◆ **Exercise requirements**
1. Answer these questions from the blog extract below:
(a) Where did the friend in the joke work?
(b) Which two acts covered the song that gave "Strange" its title?
(c) Where did the joke come from?
2. Translate this sentence from the blog extract below into Spanish: "It might have taken them 60 years, but it's here at last."
3. Check each statement against the blog extract below. Answer yes or no, and quote the words that decide it.
(a) The friend in the joke won his claim.
(b) The writer is familiar with the Boo Hewerdine song.
(c) The writer made up the joke.

◆ **Extract**
● ● ● ● ● ● ●
Thursday, April 28, 2005

Strange *

What a bizarre little story this one is. But, even though it is bizarre, I don't see anything in it which makes it newsworthy - but, hey, I wait to be convinced.

* Originally by Wire and then covered by This Mortal Coil and REM (both excellent versions, by the way).

Joke *



Friend of mine who works at Brighton Pier on the dodgems and the Big Wheel got sacked a few months ago for no apparent reason.
But it's okay, he won his Employment Tribunal claim for Funfair Dismissal.

Ha ha ha ha ha ha ha ha ha ha ha ha.

I wish I could claim that as one of my own, but, actually, its my weekly dose of humour from Popbitch.


* Boo Hewerdine - don't know the song, only the title. Posted by Hello

Friday, April 22, 2005

Eye Of The Tiger

Weirdsville

*Survivor

Miss Otis Regrets *

It might have taken them 60 years, but it's here at last.

* Nat King Cole - which is rhyming slang for something in Scotland, but let's not go into that here.
● ● ● ● ● ● ●
◆ **Dataset content**
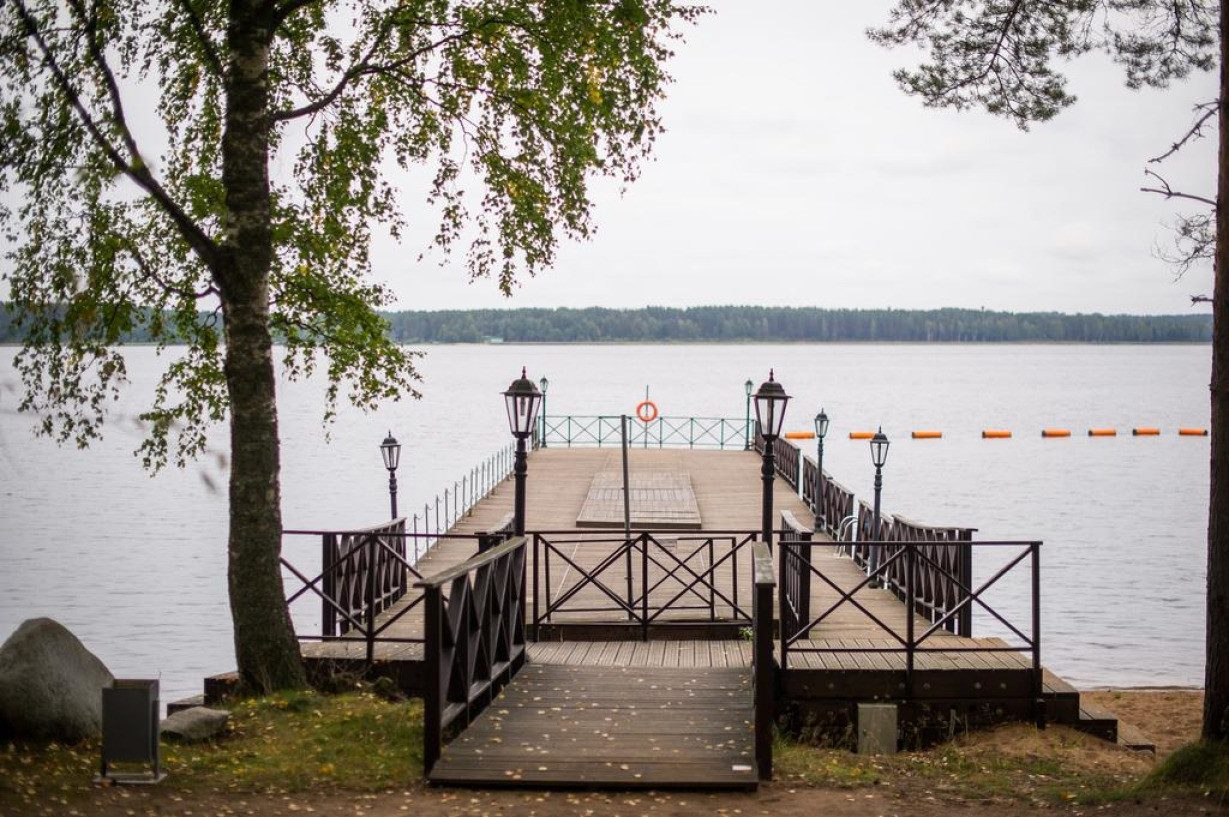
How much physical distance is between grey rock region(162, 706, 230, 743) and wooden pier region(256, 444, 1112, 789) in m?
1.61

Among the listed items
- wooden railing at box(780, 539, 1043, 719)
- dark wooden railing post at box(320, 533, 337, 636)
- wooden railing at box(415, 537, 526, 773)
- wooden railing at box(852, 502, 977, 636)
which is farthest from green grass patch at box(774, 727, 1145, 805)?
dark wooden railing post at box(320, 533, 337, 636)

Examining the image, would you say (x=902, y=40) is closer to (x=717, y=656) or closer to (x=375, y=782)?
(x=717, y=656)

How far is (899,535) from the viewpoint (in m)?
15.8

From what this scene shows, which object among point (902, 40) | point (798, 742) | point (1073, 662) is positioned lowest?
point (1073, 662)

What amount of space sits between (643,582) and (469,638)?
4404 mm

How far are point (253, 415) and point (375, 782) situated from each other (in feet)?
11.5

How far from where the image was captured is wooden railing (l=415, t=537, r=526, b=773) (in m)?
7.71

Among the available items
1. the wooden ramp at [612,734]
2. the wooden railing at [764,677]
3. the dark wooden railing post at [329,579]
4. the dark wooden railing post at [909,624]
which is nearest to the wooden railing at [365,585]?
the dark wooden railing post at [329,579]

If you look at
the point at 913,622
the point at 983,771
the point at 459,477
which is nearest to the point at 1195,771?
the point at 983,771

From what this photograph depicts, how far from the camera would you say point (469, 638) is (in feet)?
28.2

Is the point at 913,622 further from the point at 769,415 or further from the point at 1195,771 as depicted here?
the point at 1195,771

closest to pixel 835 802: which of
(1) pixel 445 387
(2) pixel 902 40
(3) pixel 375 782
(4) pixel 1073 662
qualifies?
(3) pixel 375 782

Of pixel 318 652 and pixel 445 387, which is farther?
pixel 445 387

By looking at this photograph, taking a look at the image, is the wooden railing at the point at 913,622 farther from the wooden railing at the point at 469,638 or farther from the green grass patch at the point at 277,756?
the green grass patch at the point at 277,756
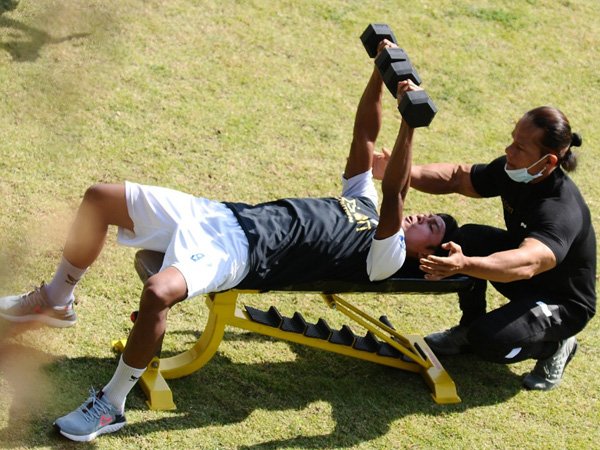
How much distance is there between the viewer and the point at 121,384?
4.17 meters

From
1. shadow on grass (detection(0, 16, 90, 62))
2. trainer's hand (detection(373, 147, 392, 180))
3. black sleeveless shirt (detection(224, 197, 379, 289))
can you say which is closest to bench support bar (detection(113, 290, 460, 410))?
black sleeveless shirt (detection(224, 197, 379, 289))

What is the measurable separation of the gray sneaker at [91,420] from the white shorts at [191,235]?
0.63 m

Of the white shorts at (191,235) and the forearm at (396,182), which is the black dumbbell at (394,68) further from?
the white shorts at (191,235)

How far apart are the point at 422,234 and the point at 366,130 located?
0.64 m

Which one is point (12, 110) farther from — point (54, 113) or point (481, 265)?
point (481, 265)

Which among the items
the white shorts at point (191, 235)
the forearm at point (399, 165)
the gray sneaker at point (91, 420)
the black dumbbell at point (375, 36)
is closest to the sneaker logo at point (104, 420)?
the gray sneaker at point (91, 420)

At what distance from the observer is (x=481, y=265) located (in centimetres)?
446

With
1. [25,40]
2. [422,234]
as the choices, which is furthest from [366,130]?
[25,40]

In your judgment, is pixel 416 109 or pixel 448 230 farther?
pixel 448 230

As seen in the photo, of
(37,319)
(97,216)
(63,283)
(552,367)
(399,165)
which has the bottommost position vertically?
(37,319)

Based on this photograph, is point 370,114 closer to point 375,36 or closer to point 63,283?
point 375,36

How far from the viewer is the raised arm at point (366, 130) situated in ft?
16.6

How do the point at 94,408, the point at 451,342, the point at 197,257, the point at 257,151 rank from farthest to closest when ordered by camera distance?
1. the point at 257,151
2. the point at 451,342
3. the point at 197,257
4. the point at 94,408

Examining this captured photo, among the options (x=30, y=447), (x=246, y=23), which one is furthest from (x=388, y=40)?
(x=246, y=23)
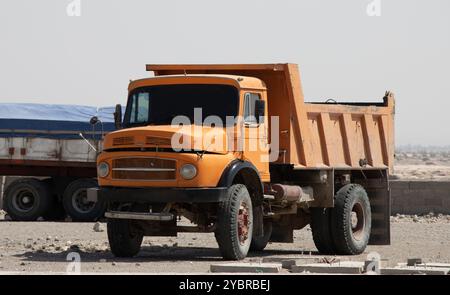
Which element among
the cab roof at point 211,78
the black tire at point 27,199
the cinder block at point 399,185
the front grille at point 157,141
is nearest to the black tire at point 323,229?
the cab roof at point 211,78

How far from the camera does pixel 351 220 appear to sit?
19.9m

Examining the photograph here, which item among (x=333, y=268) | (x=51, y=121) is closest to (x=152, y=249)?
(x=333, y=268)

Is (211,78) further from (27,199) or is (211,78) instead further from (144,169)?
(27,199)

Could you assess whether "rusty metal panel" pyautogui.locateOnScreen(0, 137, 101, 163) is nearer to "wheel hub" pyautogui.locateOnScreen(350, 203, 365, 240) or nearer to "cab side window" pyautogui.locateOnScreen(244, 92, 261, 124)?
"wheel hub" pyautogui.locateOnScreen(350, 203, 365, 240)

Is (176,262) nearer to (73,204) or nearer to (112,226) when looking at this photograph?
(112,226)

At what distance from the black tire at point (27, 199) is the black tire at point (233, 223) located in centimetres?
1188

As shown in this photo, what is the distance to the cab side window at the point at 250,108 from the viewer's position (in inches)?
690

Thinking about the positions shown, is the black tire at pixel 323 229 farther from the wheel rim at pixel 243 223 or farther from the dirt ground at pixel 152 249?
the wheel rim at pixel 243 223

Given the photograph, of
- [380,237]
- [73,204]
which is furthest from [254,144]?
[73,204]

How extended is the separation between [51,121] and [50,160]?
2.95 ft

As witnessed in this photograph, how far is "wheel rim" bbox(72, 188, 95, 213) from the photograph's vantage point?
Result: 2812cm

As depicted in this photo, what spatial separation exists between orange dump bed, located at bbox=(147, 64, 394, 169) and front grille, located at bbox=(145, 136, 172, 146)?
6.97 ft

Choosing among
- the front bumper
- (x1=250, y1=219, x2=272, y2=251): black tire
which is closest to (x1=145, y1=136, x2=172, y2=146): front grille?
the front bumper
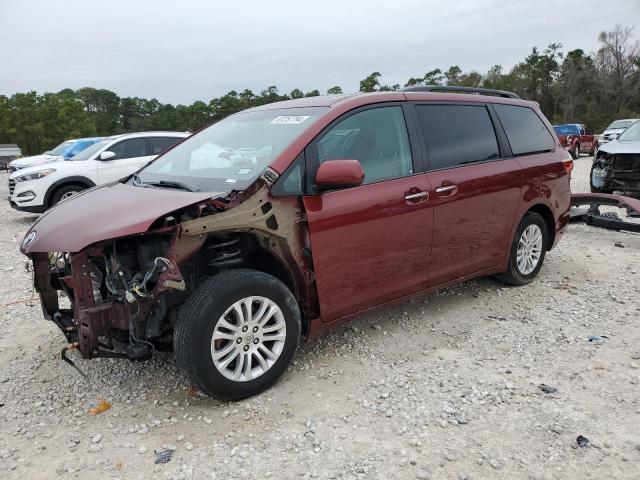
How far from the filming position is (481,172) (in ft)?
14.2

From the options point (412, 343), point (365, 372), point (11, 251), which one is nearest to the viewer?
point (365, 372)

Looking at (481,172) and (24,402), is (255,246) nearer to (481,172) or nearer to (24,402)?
● ● ● ● ● ● ●
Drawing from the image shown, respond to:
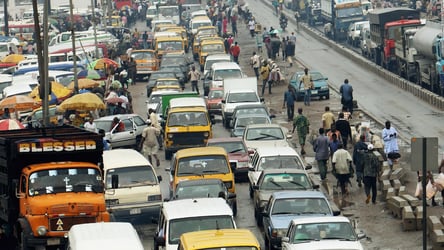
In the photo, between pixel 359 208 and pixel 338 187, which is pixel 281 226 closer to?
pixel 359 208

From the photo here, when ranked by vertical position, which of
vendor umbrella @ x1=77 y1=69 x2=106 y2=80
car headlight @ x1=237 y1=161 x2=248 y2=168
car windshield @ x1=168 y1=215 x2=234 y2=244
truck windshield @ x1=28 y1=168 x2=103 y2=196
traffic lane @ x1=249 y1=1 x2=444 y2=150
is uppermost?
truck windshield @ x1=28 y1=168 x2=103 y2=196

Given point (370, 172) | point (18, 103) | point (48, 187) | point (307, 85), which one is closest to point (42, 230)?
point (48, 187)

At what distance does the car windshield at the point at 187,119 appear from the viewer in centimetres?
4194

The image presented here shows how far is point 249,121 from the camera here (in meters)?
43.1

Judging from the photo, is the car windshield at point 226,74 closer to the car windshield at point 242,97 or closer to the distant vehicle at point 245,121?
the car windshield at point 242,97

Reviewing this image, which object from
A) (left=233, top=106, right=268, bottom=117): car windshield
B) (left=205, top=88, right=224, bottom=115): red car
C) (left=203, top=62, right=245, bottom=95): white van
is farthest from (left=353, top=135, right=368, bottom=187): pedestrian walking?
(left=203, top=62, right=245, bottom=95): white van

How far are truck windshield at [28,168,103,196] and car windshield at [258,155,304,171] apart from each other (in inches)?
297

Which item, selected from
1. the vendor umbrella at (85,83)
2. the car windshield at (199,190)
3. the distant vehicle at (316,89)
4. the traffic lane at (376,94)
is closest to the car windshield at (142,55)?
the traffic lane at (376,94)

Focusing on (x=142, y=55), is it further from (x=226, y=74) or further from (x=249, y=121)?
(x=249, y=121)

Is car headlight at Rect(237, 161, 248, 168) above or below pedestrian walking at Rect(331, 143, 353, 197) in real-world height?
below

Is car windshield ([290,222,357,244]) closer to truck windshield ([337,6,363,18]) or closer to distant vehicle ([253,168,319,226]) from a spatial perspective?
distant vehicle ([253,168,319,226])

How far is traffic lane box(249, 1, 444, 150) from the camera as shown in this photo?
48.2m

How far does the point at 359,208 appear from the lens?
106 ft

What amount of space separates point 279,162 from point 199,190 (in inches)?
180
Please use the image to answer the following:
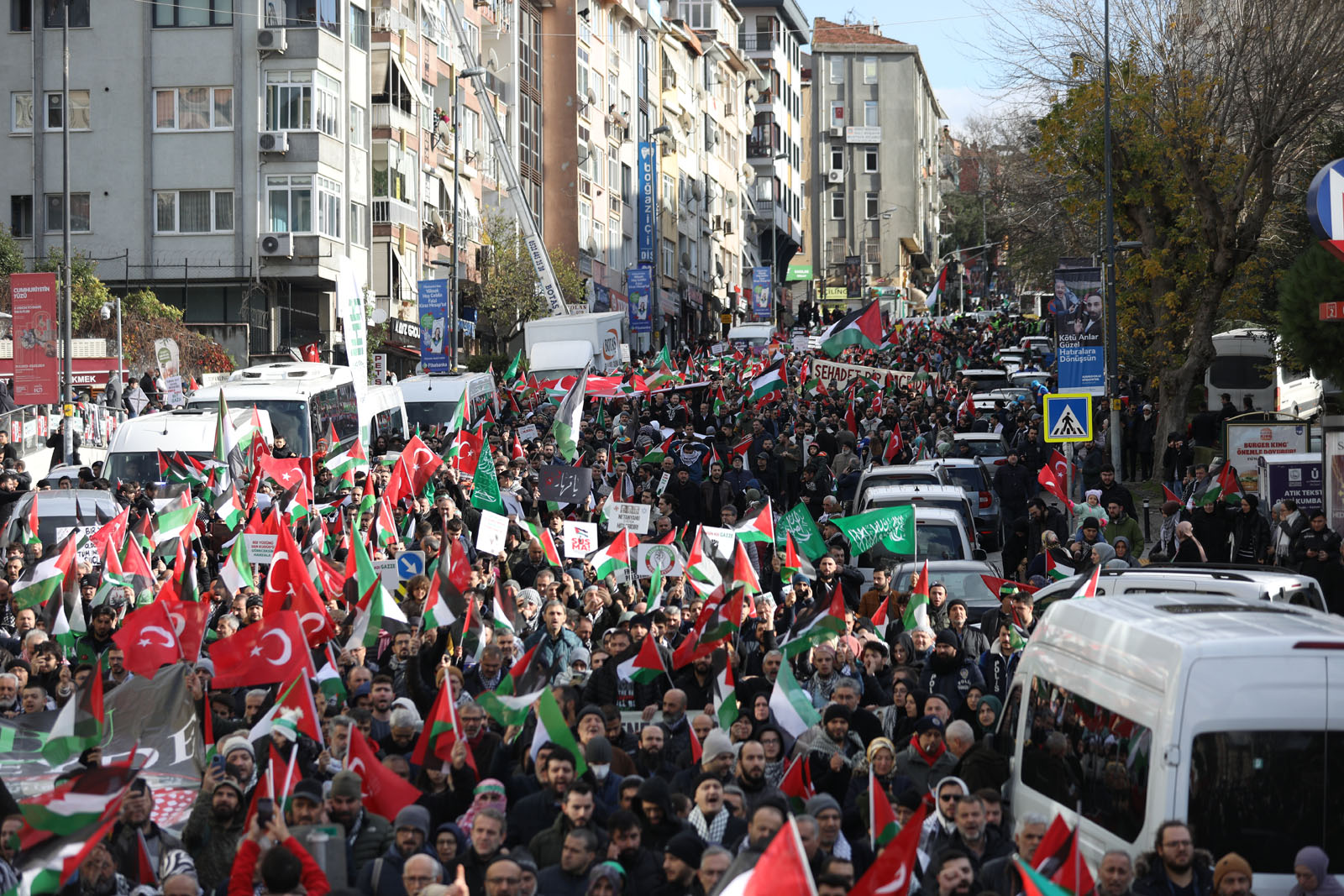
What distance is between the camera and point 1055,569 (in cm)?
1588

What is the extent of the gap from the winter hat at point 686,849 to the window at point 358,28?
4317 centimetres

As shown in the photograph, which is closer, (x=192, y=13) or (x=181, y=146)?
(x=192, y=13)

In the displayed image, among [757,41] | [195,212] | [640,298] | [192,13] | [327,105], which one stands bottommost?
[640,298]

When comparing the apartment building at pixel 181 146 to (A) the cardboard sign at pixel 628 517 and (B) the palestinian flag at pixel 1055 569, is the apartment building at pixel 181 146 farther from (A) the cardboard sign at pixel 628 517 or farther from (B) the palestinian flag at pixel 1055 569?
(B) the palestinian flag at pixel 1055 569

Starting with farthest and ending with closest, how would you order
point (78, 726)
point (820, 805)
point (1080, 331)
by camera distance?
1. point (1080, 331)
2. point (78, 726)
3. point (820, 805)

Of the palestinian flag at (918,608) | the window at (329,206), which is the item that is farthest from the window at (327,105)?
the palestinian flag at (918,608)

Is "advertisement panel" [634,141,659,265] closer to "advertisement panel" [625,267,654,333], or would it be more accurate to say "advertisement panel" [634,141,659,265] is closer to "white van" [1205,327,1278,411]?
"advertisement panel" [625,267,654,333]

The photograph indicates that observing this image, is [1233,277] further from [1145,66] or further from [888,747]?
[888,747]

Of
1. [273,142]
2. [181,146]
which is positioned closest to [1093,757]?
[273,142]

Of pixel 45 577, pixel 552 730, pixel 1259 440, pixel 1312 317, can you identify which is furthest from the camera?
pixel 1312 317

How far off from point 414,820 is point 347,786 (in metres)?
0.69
● ● ● ● ● ● ●
◆ **Task answers**
1.
(a) At Brighton Pier, on the dodgems and the Big Wheel.
(b) This Mortal Coil and REM.
(c) Popbitch.

2. Puede que les haya llevado 60 años, pero por fin está aquí.

3.
(a) Yes: "he won his Employment Tribunal claim for Funfair Dismissal"
(b) No: "don't know the song, only the title"
(c) No: "its my weekly dose of humour from Popbitch"